As prosecutors in Manhattan weigh whether to charge Donald J. Trump with fraud, they have zeroed in on financial documents that he used to obtain loans and boast about his wealth, according to people with knowledge of the matter.

The documents, compiled by Mr. Trump’s longtime accountants and known as annual statements of financial condition, could help answer a question at the heart of the long-running criminal investigation into the former president: Did he inflate the value of his assets to defraud his lenders?

In recent weeks, prosecutors in the office of the Manhattan district attorney, Cyrus R. Vance Jr., have questioned one of Mr. Trump’s accountants before a grand jury as part of their examination of the financial statements, said the people with knowledge of the matter. Prosecutors also interviewed his longtime banker, another person said.

If the prosecutors seek an indictment, the case’s outcome could hinge on whether they can use the documents to prove that a defining feature of Mr. Trump’s public persona — his penchant for hyperbole — was so extreme and intentional when dealing with his lenders that it crossed the line into fraud.

Whenever Mr. Trump needed a loan, he would provide potential lenders with the statements, which contained optimistic projections about the value of his real estate business as well as sweeping disclaimers noting the numbers’ limitations.

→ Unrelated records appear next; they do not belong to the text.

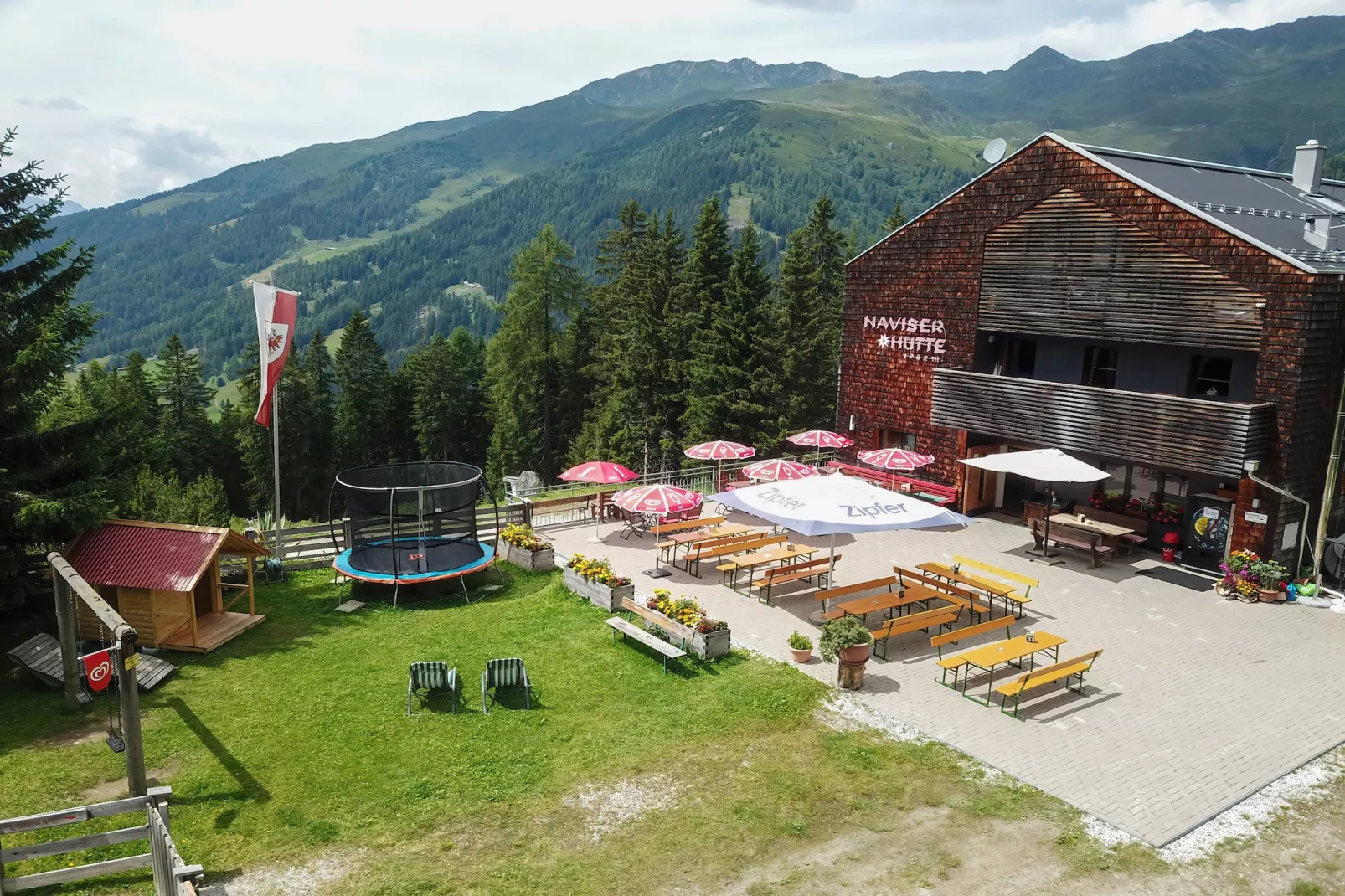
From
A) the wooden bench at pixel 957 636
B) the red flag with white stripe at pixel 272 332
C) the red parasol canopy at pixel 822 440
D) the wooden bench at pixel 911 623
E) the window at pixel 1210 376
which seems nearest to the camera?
the wooden bench at pixel 957 636

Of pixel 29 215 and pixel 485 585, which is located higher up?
pixel 29 215

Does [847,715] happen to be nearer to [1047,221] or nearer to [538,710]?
[538,710]

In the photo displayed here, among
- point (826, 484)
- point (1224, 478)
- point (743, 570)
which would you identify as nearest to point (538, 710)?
point (826, 484)

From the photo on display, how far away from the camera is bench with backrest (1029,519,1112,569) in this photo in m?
21.1

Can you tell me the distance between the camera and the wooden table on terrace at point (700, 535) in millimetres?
21031

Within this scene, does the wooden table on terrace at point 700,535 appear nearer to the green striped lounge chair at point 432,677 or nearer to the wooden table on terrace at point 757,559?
the wooden table on terrace at point 757,559

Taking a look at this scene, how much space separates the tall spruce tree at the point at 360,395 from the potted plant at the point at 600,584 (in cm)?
4985

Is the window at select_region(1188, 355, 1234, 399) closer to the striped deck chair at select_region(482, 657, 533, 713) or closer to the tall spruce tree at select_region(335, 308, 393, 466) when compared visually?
the striped deck chair at select_region(482, 657, 533, 713)

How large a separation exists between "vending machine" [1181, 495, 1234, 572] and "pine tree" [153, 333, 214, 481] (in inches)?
2426

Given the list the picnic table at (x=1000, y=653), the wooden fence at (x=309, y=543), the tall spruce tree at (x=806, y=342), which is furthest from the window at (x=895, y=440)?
the tall spruce tree at (x=806, y=342)

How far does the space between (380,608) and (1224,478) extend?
62.9 feet

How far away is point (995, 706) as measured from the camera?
44.9 feet

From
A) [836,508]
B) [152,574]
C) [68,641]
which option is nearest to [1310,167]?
[836,508]

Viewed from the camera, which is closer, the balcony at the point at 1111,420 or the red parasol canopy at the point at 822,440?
the balcony at the point at 1111,420
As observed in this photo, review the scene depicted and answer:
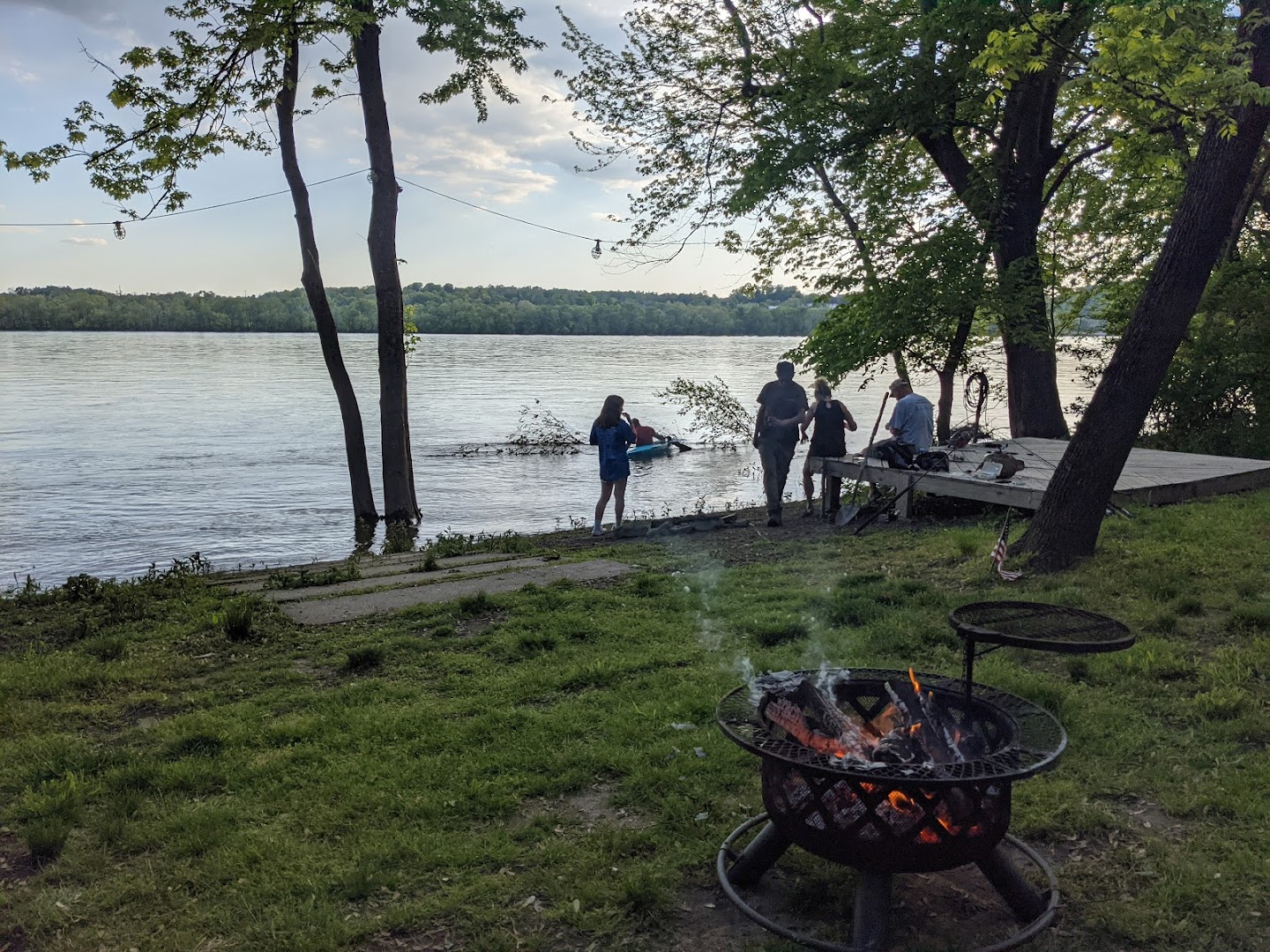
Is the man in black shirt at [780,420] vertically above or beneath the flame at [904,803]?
above

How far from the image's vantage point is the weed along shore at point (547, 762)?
349 cm

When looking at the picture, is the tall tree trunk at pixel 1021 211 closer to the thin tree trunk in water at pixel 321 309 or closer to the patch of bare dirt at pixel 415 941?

Mr. Vance’s prosecutors found that the accountants who put together the statements relied on underlying information provided by the Trump Organization, Mr. Trump’s family business, according to the people with knowledge of the matter, who were familiar with the questions prosecutors asked and spoke only on condition of anonymity because they were discussing confidential testimony.

The prosecutors, working with the office of the New York State attorney general, Letitia James, have examined the possibility that Mr. Trump and his deputies at the company cherry-picked favorable information — and ignored data that ran counter to it — to essentially mislead the accountants into presenting an overly rosy picture of his finances.

While the numbers could implicate Mr. Trump, disclaimers in the statements that the data had not been audited or authenticated could help his defense, underscoring the challenge that prosecutors face as they grapple with whether to charge the former president.

A spokeswoman for Mr. Trump’s accounting firm, Mazars USA, declined to comment beyond saying that it could not discuss its clients or its work for them without their consent, and that Mazars remained “committed to fulfilling all of our professional and legal obligations.”

Jerry D. Bernstein, a lawyer for Mazars, which has assembled Mr. Trump’s personal and corporate tax returns for years, declined to elaborate.

A spokesman for the Manhattan district attorney’s office declined to comment, as did a lawyer for Mr. Trump, Ronald P. Fischetti. A spokeswoman for the Trump Organization said New York was struggling with crime and homelessness “yet the only focus on the New York D.A. is to investigate Trump for political gain.”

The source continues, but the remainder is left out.